Memories of his own mother made him think of the two women in his life that were mother to his own children. How different they were. Tjiermoet came into his life when he lived in Gorontalo, located on the island Sulawesi, where he was appointed Civil Commander in 1837, at 27 years of age.  She was a native woman, from the province, and became his housekeeper or “njai”. 

“She was nice and sweet and what was he to do, he was a young man after all,” he shrugged to himself, “besides, it was kind of normal to have a njai.”

His first child, Mimi, was born in 1837 and then in 1839 Julie came along. 

“Well,” he thought, “I did the right thing and acknowledged them and I’ve made sure they’re looked after.” 

Soon after Julie’s birth he had to leave to take up his appointment as Secretary, Magistrate and Warehouse Master at Ternate, one of the Eastern Moluccas islands. Marriage was out of the question. It wasn’t the done thing to marry a native woman. 

In Ternate he also had two children, Frank and Anna. Their mother was Anna Dorothee Pietersz. The story in the family was that she was a member of the local nobility. This was perhaps partly true in that her father was likely a Dutchman - Pietersz - and her mother a daughter of the Sultan with one of his many wives. As a granddaughter of the Sultan she would have been referred to as princess.

And again, he had to leave them behind to take up his post in Saparua. But he also provided for them which was not easy on the limited salary of a unmarried man.

They were coming closer now and he could make out the outline of the fort Duurstede that squatted high on the cliff. 

“Twenty five years ago, the smell of blood would have greeted me,” he thought,” the smell of the massacre of the Resident Van den Berg and his family by local rebels. Only the youngest boy survived.”

Those were troubled times then, but the Dutch had re-established order. 

The ship glided past the fishing villages perched high on their stilts above the water.  He could see the native men building new huts, with nothing more than a parang, a machete, and marvelled at how fast and efficiently they worked. 
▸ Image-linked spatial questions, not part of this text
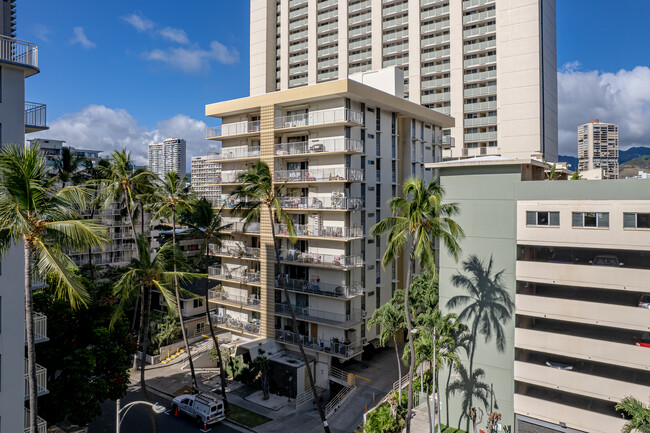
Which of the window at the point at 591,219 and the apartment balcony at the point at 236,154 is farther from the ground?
the apartment balcony at the point at 236,154

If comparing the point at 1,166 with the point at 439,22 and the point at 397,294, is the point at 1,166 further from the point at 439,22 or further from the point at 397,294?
the point at 439,22

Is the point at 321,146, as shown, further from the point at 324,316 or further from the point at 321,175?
the point at 324,316

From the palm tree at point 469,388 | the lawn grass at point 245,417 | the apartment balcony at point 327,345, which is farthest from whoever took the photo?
the apartment balcony at point 327,345

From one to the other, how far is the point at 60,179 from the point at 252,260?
2399 centimetres

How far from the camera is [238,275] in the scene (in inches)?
1638

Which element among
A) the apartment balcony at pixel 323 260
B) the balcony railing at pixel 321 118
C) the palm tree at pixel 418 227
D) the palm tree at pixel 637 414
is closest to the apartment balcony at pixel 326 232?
Result: the apartment balcony at pixel 323 260

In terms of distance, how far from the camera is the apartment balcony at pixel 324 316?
3491 cm

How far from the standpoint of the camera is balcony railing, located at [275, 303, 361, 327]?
35125 mm

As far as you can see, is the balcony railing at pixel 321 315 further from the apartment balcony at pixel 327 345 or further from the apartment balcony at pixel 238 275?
the apartment balcony at pixel 238 275

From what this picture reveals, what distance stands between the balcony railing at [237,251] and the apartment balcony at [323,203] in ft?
18.8

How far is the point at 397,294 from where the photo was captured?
33.6 meters

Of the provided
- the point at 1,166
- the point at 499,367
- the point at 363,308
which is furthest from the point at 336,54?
the point at 1,166

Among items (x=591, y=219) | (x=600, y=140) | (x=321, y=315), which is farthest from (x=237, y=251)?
(x=600, y=140)

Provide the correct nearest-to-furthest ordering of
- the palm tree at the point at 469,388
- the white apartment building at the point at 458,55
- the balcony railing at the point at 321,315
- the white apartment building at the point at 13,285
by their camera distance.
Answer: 1. the white apartment building at the point at 13,285
2. the palm tree at the point at 469,388
3. the balcony railing at the point at 321,315
4. the white apartment building at the point at 458,55
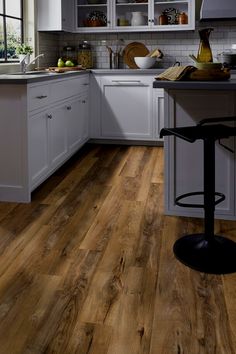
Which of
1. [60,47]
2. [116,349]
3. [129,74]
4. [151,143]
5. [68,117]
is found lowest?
[116,349]

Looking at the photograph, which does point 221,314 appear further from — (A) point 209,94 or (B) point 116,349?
(A) point 209,94

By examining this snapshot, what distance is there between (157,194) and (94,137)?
2.16m

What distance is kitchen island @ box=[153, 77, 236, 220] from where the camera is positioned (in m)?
2.78

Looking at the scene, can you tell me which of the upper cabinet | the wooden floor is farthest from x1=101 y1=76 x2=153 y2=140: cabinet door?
the wooden floor

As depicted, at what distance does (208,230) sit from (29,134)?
1.55m

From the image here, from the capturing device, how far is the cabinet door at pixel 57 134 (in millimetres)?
3887

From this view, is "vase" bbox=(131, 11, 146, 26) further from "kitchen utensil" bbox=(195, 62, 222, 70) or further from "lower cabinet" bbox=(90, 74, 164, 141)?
"kitchen utensil" bbox=(195, 62, 222, 70)

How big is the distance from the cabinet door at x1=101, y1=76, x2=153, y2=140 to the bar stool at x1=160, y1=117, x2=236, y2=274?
117 inches

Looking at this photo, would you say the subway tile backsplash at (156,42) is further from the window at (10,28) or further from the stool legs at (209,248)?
the stool legs at (209,248)

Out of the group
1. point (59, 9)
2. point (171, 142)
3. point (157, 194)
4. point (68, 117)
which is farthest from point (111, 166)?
point (59, 9)

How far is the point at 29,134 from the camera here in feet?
10.8

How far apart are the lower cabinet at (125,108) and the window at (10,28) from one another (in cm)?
101

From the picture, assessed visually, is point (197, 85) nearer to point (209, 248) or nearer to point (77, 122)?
point (209, 248)

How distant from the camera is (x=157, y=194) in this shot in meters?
3.54
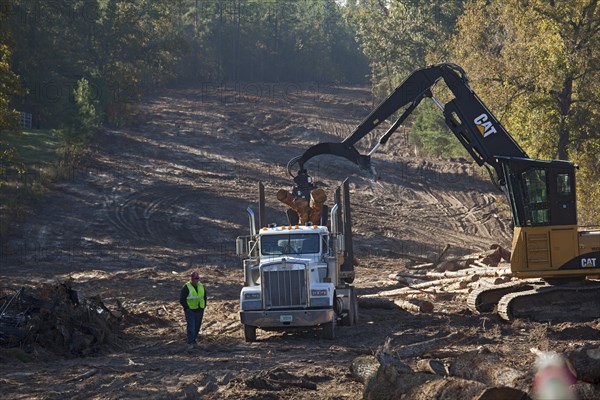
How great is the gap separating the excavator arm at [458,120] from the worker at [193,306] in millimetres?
5619

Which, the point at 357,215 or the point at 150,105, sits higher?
the point at 150,105

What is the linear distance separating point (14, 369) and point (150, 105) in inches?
2342

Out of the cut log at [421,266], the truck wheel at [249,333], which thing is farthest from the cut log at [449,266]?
the truck wheel at [249,333]

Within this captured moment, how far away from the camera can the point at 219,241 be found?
41.9 meters

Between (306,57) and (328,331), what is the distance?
88.3 metres

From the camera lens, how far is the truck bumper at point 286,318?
19484 millimetres

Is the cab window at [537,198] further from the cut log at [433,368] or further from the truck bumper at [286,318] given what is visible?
the cut log at [433,368]

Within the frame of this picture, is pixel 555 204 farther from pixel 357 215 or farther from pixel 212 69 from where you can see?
pixel 212 69

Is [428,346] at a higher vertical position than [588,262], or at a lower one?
lower

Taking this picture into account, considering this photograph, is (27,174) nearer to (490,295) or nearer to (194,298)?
(194,298)

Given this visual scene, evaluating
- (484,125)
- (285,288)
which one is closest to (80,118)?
(484,125)

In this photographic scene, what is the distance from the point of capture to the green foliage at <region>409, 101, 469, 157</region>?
57594 mm

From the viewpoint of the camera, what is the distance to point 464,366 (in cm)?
1280

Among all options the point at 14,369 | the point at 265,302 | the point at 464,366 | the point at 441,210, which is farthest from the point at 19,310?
the point at 441,210
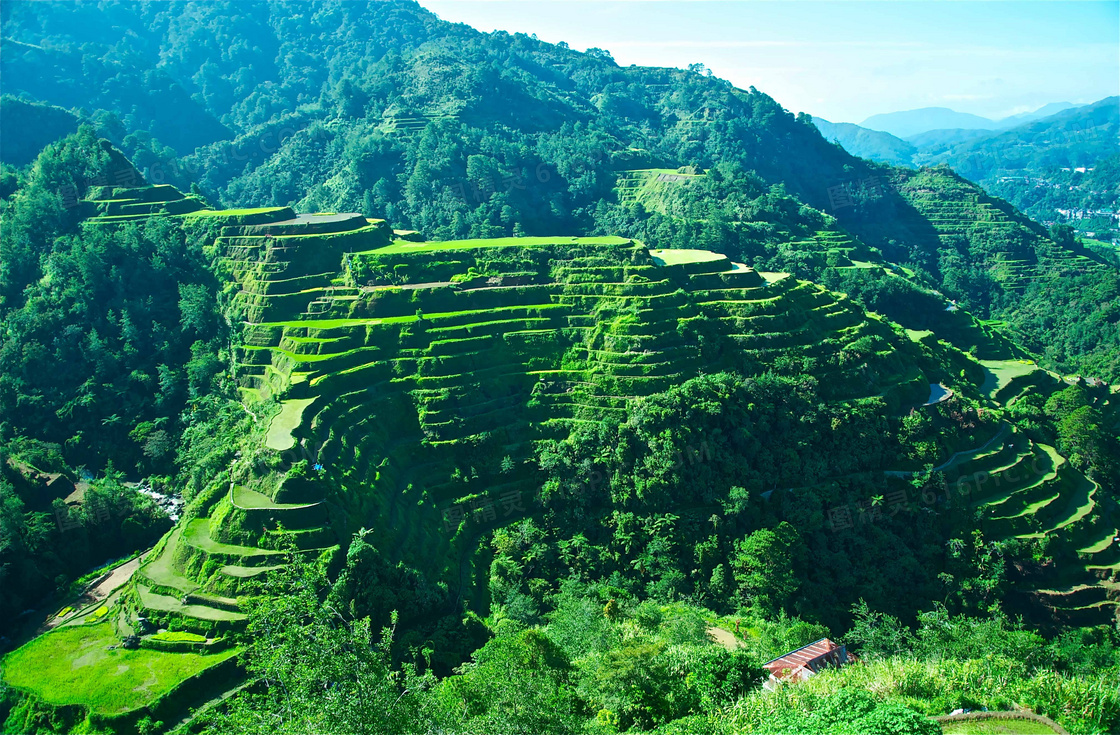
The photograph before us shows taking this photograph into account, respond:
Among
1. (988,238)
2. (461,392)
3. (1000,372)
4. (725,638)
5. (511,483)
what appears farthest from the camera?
(988,238)

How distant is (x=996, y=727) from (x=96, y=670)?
2636 cm

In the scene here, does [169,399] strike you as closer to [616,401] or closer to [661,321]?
[616,401]

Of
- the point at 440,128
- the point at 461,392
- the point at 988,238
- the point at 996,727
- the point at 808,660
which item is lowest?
the point at 808,660

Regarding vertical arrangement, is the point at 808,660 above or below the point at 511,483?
below

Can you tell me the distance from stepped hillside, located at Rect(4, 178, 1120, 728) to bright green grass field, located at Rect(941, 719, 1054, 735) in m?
17.9

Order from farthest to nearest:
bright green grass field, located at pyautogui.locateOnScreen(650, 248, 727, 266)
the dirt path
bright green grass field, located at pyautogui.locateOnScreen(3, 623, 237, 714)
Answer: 1. bright green grass field, located at pyautogui.locateOnScreen(650, 248, 727, 266)
2. the dirt path
3. bright green grass field, located at pyautogui.locateOnScreen(3, 623, 237, 714)

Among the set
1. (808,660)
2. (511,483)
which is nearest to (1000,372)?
(808,660)

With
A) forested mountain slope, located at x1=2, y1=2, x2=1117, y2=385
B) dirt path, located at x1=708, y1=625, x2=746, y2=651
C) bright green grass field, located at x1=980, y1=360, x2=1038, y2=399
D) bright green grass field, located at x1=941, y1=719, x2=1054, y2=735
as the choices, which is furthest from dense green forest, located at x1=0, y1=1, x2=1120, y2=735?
forested mountain slope, located at x1=2, y1=2, x2=1117, y2=385

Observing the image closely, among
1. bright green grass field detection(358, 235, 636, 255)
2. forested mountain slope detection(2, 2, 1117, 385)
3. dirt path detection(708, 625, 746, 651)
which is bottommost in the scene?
dirt path detection(708, 625, 746, 651)

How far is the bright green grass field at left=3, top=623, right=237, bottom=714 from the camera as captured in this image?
941 inches

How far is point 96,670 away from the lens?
2516cm

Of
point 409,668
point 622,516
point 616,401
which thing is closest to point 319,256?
point 616,401

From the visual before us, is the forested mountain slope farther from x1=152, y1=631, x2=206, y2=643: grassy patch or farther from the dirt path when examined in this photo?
x1=152, y1=631, x2=206, y2=643: grassy patch

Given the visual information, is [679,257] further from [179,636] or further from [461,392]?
[179,636]
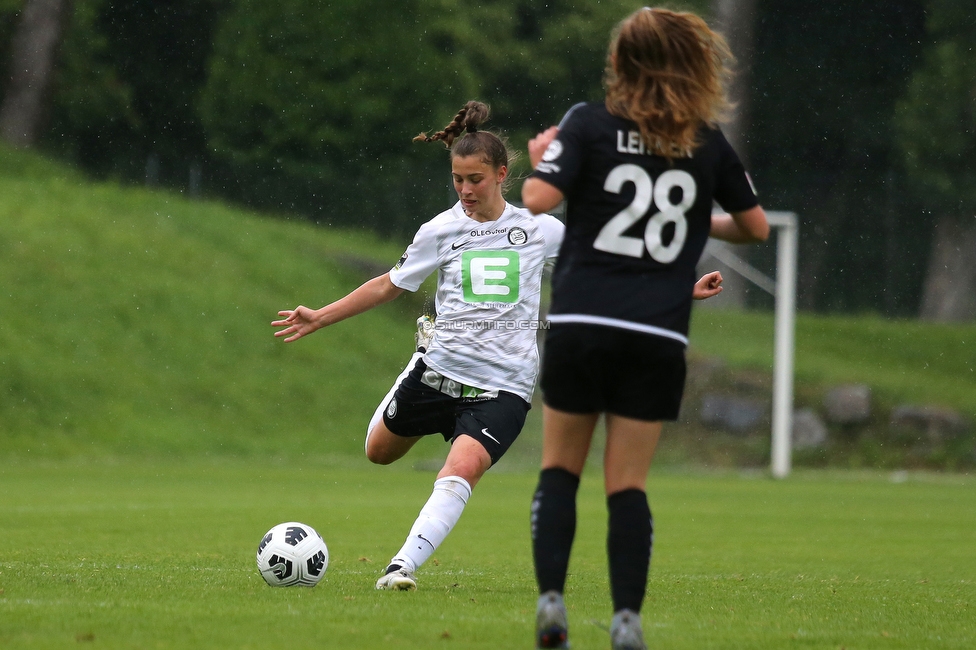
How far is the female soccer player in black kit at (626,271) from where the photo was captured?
13.0ft

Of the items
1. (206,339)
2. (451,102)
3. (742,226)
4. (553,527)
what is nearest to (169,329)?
(206,339)

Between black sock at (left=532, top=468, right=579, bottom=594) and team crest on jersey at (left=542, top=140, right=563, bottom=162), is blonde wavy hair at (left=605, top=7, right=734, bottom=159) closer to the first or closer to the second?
team crest on jersey at (left=542, top=140, right=563, bottom=162)

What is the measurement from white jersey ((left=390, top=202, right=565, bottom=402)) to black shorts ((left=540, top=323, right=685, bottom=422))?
2.06 metres

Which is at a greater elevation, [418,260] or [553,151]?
[553,151]

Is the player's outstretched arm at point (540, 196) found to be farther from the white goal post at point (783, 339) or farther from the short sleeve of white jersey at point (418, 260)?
the white goal post at point (783, 339)

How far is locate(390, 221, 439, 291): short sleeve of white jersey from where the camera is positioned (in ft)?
20.2

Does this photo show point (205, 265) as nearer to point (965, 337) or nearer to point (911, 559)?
point (965, 337)

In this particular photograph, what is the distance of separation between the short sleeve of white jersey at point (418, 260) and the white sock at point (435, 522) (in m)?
0.91

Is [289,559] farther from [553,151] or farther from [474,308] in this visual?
[553,151]

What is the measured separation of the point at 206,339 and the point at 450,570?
1486cm

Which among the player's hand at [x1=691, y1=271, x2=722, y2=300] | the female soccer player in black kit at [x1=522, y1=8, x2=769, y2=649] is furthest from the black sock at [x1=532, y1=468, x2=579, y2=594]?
the player's hand at [x1=691, y1=271, x2=722, y2=300]

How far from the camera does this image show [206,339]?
2119 centimetres

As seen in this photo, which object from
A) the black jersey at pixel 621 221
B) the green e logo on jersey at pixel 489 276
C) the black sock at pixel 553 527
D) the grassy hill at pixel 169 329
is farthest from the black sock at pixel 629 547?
the grassy hill at pixel 169 329

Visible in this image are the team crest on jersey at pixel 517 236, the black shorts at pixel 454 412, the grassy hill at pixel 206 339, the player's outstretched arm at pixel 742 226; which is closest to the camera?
the player's outstretched arm at pixel 742 226
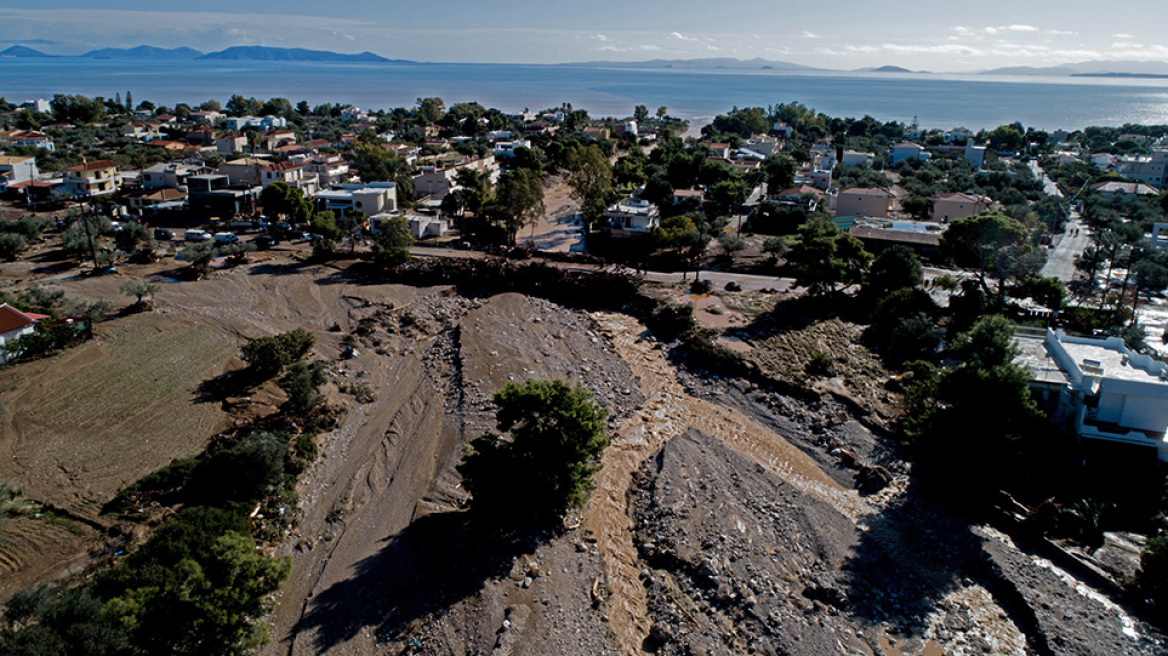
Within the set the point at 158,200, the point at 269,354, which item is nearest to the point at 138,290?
the point at 269,354

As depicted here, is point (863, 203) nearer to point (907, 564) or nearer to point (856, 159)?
point (856, 159)

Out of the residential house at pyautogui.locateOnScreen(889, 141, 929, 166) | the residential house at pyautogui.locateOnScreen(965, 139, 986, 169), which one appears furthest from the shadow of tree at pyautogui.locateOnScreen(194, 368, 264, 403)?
the residential house at pyautogui.locateOnScreen(965, 139, 986, 169)

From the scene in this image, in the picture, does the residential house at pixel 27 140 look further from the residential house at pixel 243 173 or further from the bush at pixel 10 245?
the bush at pixel 10 245

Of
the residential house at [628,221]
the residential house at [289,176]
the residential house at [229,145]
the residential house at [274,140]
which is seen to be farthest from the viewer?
the residential house at [274,140]

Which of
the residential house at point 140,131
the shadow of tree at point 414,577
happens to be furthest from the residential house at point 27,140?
the shadow of tree at point 414,577

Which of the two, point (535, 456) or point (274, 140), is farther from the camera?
point (274, 140)

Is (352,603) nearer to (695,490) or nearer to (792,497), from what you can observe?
(695,490)
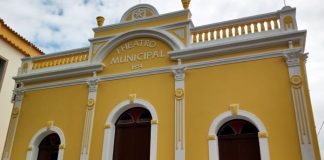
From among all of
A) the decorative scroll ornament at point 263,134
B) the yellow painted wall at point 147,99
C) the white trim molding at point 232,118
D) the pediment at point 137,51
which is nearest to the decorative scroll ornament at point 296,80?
the white trim molding at point 232,118

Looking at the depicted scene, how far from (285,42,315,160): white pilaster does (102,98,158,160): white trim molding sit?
368 centimetres

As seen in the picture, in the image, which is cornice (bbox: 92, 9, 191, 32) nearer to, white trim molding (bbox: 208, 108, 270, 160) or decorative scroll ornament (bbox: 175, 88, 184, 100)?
decorative scroll ornament (bbox: 175, 88, 184, 100)

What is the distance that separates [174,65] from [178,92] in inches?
35.7

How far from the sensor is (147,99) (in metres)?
9.64

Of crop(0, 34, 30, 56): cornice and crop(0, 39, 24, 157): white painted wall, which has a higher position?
crop(0, 34, 30, 56): cornice

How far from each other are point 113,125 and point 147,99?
1.32 m

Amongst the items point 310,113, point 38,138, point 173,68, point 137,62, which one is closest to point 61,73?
point 38,138

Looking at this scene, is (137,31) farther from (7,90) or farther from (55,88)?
(7,90)

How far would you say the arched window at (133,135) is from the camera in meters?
9.26

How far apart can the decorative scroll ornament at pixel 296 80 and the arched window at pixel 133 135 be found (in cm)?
400

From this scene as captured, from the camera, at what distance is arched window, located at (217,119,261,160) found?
817 centimetres

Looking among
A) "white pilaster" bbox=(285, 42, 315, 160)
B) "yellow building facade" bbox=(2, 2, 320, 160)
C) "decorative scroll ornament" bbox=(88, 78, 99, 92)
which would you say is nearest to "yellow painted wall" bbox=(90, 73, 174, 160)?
"yellow building facade" bbox=(2, 2, 320, 160)

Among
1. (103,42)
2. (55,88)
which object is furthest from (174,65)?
(55,88)

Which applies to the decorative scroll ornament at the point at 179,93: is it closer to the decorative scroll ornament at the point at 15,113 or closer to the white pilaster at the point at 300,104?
the white pilaster at the point at 300,104
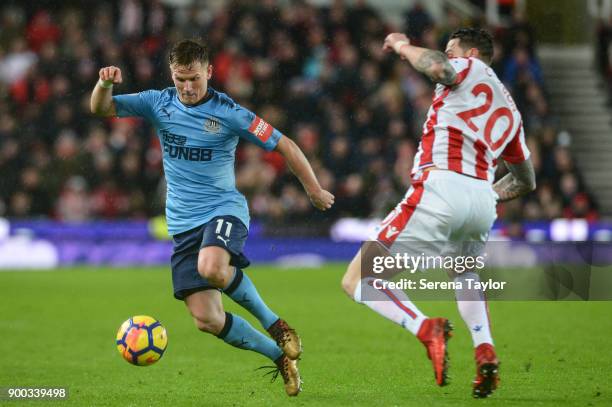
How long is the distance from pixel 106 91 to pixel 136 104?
256 mm

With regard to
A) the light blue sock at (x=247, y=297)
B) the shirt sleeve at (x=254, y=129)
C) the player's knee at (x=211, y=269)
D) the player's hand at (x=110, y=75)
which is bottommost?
the light blue sock at (x=247, y=297)

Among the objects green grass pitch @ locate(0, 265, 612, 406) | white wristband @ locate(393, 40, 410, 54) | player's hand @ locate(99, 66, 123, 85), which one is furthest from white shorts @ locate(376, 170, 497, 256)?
player's hand @ locate(99, 66, 123, 85)

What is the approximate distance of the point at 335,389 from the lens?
22.3ft

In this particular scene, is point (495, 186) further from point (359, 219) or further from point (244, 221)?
point (359, 219)

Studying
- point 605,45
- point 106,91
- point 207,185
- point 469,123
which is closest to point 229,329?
point 207,185

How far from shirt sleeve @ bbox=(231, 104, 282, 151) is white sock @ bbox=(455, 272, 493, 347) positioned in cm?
150

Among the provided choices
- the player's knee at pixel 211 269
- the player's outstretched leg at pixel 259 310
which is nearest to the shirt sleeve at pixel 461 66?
the player's knee at pixel 211 269

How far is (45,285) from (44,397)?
842 centimetres

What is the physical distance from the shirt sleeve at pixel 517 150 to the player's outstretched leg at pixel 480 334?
2.58 ft

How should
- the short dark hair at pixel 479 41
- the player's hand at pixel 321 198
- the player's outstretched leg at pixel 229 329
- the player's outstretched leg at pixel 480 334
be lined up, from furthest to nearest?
the player's outstretched leg at pixel 229 329 < the player's hand at pixel 321 198 < the short dark hair at pixel 479 41 < the player's outstretched leg at pixel 480 334

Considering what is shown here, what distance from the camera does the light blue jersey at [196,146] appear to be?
6.90 m

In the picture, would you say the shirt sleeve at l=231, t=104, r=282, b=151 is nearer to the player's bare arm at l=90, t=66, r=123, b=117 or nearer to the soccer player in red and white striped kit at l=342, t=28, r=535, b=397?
the player's bare arm at l=90, t=66, r=123, b=117

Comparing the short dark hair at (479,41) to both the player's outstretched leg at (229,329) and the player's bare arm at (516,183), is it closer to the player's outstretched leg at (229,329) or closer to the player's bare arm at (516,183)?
the player's bare arm at (516,183)

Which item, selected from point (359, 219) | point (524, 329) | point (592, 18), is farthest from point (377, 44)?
point (524, 329)
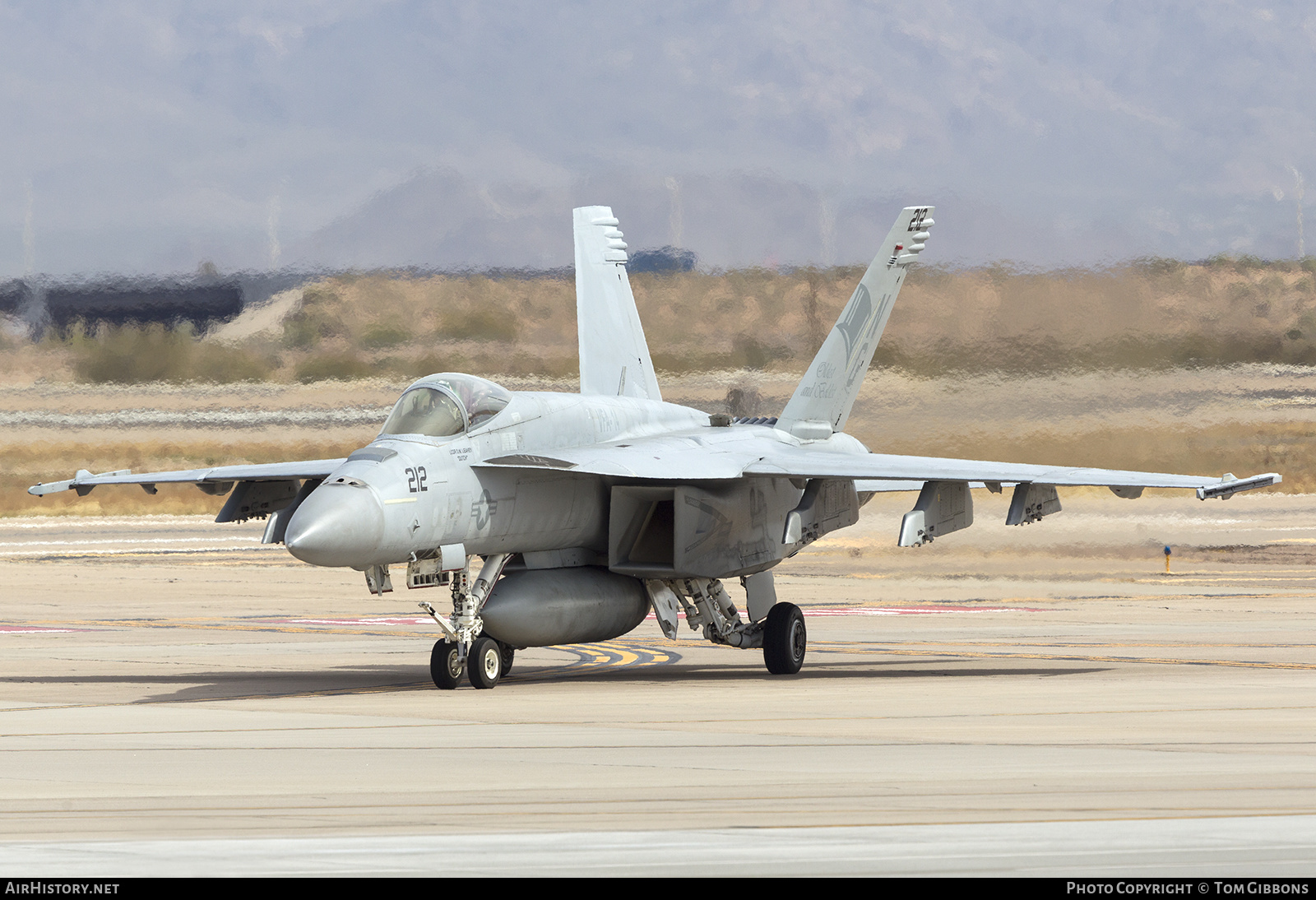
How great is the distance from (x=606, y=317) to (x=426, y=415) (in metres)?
6.48

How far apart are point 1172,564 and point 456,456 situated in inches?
993

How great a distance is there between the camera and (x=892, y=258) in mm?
20719

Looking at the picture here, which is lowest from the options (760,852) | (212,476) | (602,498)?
(760,852)

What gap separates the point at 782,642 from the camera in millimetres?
17734

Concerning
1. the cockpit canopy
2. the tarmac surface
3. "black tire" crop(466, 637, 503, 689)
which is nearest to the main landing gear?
the tarmac surface

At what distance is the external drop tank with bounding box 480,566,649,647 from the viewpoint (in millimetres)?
16156

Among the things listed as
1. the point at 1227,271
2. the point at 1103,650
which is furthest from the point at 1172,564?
the point at 1103,650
“How little we appreciate the inventiveness and intelligence of the native people, “he mused, “they, in a flash, solve a problem while we still rack our brains. “

As the ship drew alongside the pier and moored, he espied the large official mansion for the resident amongst the tall fruit trees and palms. It had a steep high thatched roof and a central entrance and shuttered windows on either side that opened onto the verandah that went across the full width of the house. 

“Very suitable for a large family, but he was just a single man,” he thought.

It would take Reinier another 12 years before he married. In 1855 he was appointed Resident of Probolingo, in East Java, and here he met his bride, eighteen year old Caroline Nagel. She came from a well established local Dutch family, albeit of mixed blood. They had 9 children! Their daughter Julia Wilhelmina was my great-grandmother.


References:
The facts and source documents come from a publication in Dutch compiled by another descendant:
De Familie Scherius - Een Documentatie met brieven, foto’s en documentatie (o.a uit Nederlands-Indie) levensbeschrijvingen en parenteel, V.P. Loeliger-Salomonson 1993

The Family Scherius - A record with letters, photos, documents (incl from Dutch East Indies) biographies and genealogy, V.P. Loeliger - Salomonsson

Also:
Painters & Food, The Dutch Table, gastronomy in the Golden Age of the Netherlands, Gillian Riley, 1994. Pomegranate Artbooks.

and

Maritiem Kookboek, Aan Tafel met Piet Heyn, Jenny van der Lee 
Maritime Cookbook, dining with Piet Heyn, Jenny van der Lee.

for reference to cloves and dutch cooking.